IL-10 can suppress the expression of proinflammatory cytokines, chemokines, and adhesion molecules, as well as antigen-presenting and costimulatory molecules in monocytes/macrophages, neutrophils, and T cells [93]. Recent clinical data suggest that genetic polymorphism in the IL-10 promoter region of the recipient has a significant impact on the risk of developing acute GVHD [94]. Increased IL-10 production by recipient cells stimulated ex vivo has been associated with a reduced risk of acute GVHD [95]. Experimental data have also demonstrated that TGF-β, another suppressive cytokine, attenuates acute GVHD, but may lead to chronic GVHD [96]. Thus multiple cytokines are important in GVHD pathogenesis and regulation. Furthermore, the timing and duration of cytokine expression may be a critical factor determining the induction of the GVH reaction, and cytokine dysregulation could potentially contribute to the severity of acute GVHD [62].

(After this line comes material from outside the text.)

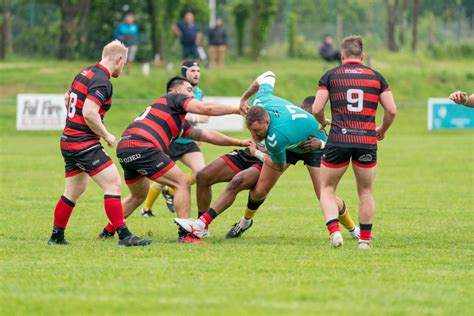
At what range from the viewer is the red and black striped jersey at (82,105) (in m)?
10.8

Phase 3: Cellular and Inflammatory Effector Phase

A complex cascade of cellular and inflammatory mediators occurs during the effector phase of acute GVHD. These mediators synergize to amplify local tissue injury and damage target tissues. As such, the effector phase of GVHD involves aspects of both the innate and adaptive immune response as well as interactions with the proinflammatory cells and cytokines generated during phase 1 and 2.

Cellular Effectors

Cytotoxic T cells (CTLs) are the major cellular effectors of acute GVHD and lyse target cells using principally the Fas/Fas ligand (FasL) and the perforin/granzyme pathways [97]. The Fas-FasL pathway appears to predominate in hepatic GVHD whereas the perforin/granzyme pathways are more important in the GI tract and skin [2]. The “danger” signals generated in phase 1, augmented by the expression of costimulatory molecules in phase 2, induce the production of chemokines. The migration of donor T cells from lymphoid tissues to the target organs where damage occurs is directed by these chemokine gradients and adhesion molecules such as L-selectin and αLB2 integrin. The up-regulation of chemokines, such as CCL2, CCL3, CCL4, CCL5 and CXCL9, CXCL10, and CXCL11 in GVHD target organs (skin, liver, and gut), play primary roles in this homing process [98]. Furthermore, integrin receptors, which are regulated by chemokines, mediate many adhesive interactions that are critical for successful T cell migration [99].

Inflammatory Effectors

The secretion of inflammatory cytokines, such as TNF-α or IL-1 also results in GVHD target organ injury. The secretion signal may be provided through toll-like receptors (TLRs) by LPS and other microbial products that have leaked through damaged intestinal mucosa by the conditioning regimen in phase 1 [100]. TNF-α is produced by both donor and host cells and is a critical component of GVHD pathophysiology. TNF-α can (1) activate APCs and enhance alloantigen presentation, (2) recruit effector cells to target organs through the induction of inflammatory chemokines, and (3) directly cause tissue damage via apoptosis and necrosis. IL-1 is also involved in the pathogenesis of acute GVHD [17]. Its secretion occurs predominantly in the spleen and skin during the effector phase of experimental GVHD [101]. Increased expression of mononuclear IL-1 mRNA has been associated with the development of GVHD [102]. However, the blockade of IL-1 using recombinant human IL-1 receptor antagonist (IL-1Ra) in patients undergoing HCT did not reduce the risk of GVHD [103].

Clinical Features

The three main organs involved in acute GVHD are the skin, liver, or gastrointestinal (GI) tract. GVHD presents clinically in an acute or chronic form. Historically, the acute and chronic forms were arbitrarily defined based on the timeframe post-transplant (less than or greater than 100 days, respectively) [104]. However, current consensus is that clinical manifestations guide whether the signs and symptoms of GVHD are acute, chronic, or an overlap syndrome (wherein diagnostic or distinctive features of acute and chronic GVHD appear together) [105].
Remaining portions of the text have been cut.